▸ Exercise requirements:
Return every one of the entries below character for character, leaving out the pictures.

▸ Data:
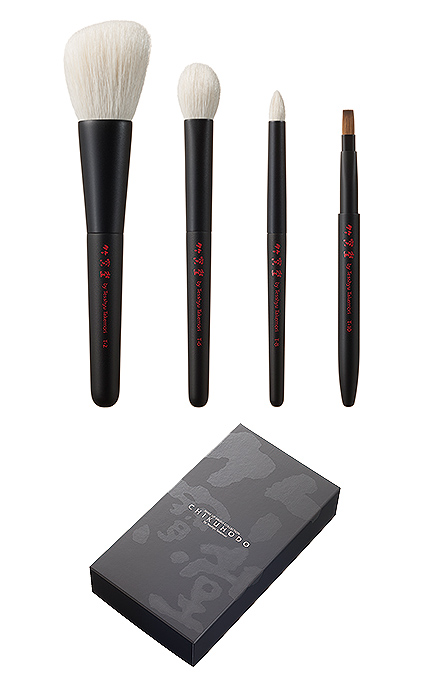 匠シリーズ4点セットブラシ:セット内容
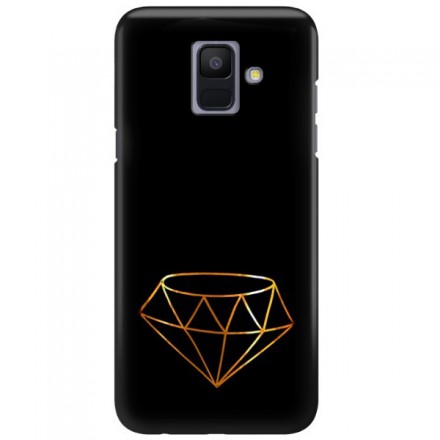 NEON GOLD ETUI NA TELEFON SAMSUNG GALAXY A6 2018 A600 MIENIĄCE SIĘ ZLC144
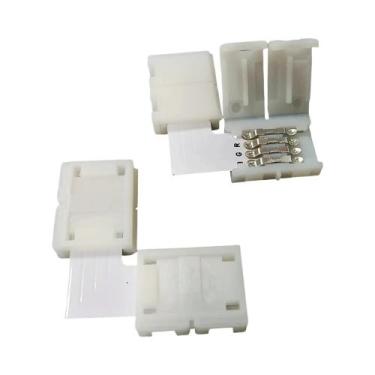 Imagem de Conectores De Fita LED RGB 5PCS 2Pin 4Pin Em Forma De T L 8mm 10mm Lar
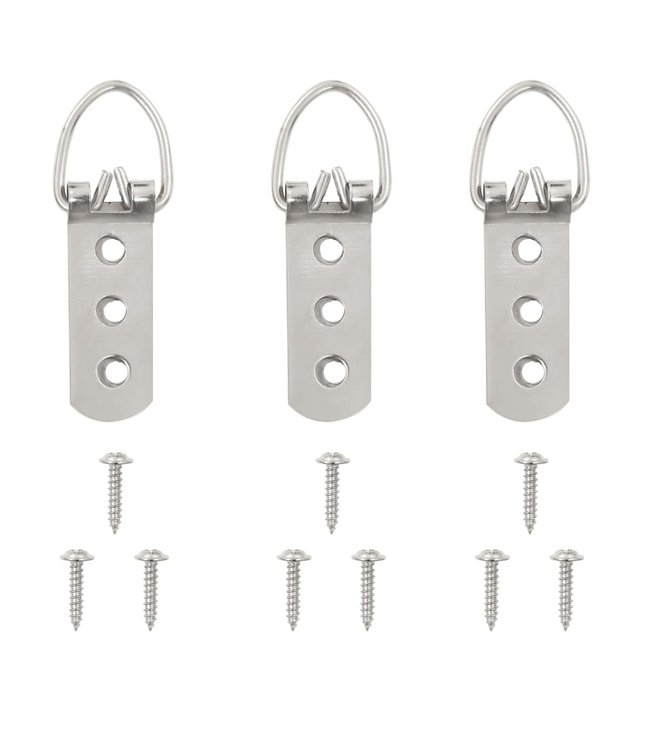 Spiegel 40x60 cm wicker bruin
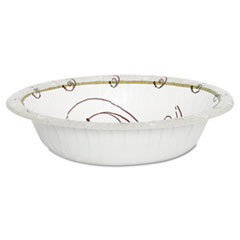 SOLO CUPS Symphony Paper Dinnerware  Heavyweight Bowl  12oz  Tan  1000/carton; UNIT OF MEASURE: BX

▸ Finished exercise:
 匠シリーズ4点セットブラシ:セット内容
 NEON GOLD ETUI NA TELEFON SAMSUNG GALAXY A6 2018 A600 MIENIĄCE SIĘ ZLC144
 Imagem de Conectores De Fita LED RGB 5PCS 2Pin 4Pin Em Forma De T L 8mm 10mm Lar
 Spiegel 40x60 cm wicker bruin
 SOLO CUPS Symphony Paper Dinnerware  Heavyweight Bowl  12oz  Tan  1000/carton; UNIT OF MEASURE: BX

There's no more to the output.